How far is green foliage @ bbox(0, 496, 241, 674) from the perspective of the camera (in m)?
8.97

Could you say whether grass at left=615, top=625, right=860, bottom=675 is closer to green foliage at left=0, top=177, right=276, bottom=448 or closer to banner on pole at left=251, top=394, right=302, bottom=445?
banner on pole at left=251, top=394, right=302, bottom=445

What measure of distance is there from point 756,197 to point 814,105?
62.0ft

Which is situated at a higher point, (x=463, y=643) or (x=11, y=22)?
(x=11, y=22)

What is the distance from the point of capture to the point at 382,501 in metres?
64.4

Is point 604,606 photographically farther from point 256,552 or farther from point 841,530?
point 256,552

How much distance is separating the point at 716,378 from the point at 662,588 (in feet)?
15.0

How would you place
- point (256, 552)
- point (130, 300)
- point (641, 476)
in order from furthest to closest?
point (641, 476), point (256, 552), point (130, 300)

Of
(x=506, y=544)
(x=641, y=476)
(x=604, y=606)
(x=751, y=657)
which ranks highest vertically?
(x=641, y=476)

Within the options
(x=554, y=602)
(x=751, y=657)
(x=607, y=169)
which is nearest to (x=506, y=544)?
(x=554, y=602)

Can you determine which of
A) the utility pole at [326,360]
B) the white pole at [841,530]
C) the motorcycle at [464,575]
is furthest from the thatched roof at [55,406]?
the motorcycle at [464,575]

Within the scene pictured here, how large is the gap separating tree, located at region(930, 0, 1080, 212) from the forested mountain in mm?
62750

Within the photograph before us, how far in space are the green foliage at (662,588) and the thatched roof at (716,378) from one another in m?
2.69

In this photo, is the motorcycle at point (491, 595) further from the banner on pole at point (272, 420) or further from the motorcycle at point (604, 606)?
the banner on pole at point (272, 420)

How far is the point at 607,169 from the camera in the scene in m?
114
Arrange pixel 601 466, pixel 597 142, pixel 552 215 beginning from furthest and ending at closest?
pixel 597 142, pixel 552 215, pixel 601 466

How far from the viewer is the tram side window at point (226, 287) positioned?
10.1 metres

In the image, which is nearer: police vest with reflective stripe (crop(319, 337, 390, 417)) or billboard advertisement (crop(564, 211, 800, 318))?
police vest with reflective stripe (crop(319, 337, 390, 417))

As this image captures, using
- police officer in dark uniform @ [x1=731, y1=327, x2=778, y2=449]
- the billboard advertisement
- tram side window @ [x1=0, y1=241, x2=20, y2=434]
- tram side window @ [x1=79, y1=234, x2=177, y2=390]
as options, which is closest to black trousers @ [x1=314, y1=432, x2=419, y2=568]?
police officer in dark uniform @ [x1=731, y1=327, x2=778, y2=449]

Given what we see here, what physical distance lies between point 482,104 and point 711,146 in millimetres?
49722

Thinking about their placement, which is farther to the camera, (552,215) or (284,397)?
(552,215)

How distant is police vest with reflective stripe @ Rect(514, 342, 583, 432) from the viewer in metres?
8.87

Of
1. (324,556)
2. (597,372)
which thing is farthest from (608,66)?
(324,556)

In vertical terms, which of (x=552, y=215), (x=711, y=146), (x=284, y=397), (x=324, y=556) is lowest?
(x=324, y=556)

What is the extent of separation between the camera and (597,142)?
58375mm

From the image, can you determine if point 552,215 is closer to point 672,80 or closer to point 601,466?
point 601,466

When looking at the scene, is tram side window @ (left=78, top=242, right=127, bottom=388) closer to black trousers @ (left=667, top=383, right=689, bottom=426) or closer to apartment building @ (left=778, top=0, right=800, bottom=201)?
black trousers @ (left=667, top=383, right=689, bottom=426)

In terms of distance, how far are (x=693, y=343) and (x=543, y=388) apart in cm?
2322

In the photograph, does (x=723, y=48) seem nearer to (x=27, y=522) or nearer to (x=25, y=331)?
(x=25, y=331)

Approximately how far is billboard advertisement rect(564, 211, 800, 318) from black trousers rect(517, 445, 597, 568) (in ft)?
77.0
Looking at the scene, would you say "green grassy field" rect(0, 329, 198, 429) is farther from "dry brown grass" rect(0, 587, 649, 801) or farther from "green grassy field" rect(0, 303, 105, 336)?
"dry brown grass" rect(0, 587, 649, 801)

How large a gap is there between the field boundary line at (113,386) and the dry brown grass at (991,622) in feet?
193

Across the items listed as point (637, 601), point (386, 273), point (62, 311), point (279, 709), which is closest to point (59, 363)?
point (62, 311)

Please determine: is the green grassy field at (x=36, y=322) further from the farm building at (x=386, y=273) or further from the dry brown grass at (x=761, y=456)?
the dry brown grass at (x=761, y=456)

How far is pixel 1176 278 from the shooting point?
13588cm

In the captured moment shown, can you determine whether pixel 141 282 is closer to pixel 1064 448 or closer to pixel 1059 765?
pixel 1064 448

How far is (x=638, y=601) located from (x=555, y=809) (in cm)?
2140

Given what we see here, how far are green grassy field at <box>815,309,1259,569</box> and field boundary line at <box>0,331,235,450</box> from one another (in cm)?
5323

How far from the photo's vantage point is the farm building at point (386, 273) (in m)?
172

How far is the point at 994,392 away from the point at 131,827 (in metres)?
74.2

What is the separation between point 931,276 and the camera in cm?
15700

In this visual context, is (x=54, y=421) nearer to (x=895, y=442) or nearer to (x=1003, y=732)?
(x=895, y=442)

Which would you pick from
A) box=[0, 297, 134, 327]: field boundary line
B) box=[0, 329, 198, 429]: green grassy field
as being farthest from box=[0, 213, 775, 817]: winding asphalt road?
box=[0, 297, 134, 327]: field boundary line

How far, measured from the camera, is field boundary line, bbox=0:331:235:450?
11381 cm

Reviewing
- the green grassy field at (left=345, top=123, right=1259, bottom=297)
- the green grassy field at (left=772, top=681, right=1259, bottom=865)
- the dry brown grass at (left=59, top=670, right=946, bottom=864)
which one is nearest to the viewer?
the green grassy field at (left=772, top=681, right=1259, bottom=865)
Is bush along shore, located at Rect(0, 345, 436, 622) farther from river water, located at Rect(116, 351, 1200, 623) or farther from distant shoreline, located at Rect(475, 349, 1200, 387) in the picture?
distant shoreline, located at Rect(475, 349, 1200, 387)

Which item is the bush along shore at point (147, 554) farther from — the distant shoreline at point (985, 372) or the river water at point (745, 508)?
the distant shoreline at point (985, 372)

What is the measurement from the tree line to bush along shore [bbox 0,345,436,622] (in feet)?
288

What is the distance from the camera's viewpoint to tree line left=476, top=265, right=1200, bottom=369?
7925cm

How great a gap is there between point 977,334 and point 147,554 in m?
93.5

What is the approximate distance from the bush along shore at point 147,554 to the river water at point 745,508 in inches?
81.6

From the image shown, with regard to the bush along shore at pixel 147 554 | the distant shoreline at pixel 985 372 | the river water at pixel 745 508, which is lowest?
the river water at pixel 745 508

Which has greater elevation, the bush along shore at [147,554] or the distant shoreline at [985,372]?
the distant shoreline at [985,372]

**What you need to do:**
Copy out every line from the one containing "How far, measured" to the end of the material, both ends included.

**Exercise answer:**
How far, measured from the camera, is field boundary line, bbox=0:331:235:450?
11381 cm

Reviewing
- the green grassy field at (left=345, top=123, right=1259, bottom=297)
- the green grassy field at (left=772, top=681, right=1259, bottom=865)
- the dry brown grass at (left=59, top=670, right=946, bottom=864)
which one is nearest to the viewer?
the green grassy field at (left=772, top=681, right=1259, bottom=865)
Is bush along shore, located at Rect(0, 345, 436, 622) farther from river water, located at Rect(116, 351, 1200, 623) or farther from distant shoreline, located at Rect(475, 349, 1200, 387) in the picture?
distant shoreline, located at Rect(475, 349, 1200, 387)

Which item is the bush along shore at point (147, 554) farther from — the distant shoreline at point (985, 372) or the river water at point (745, 508)?
the distant shoreline at point (985, 372)

What is the measurement from the tree line to bush along shore [bbox 0,345,436,622] (in feet)?
288

What is the distance from the camera's viewpoint to tree line left=476, top=265, right=1200, bottom=369?
7925cm

How great a gap is there between point 977,334 and point 147,554 in m?
93.5

What is the approximate distance from the bush along shore at point 147,554 to the river water at point 745,508 in inches?
81.6

From the image shown, with regard to the bush along shore at pixel 147 554 | the distant shoreline at pixel 985 372 | the river water at pixel 745 508, which is lowest?
the river water at pixel 745 508

Which has greater elevation, the bush along shore at [147,554] or the distant shoreline at [985,372]?
the distant shoreline at [985,372]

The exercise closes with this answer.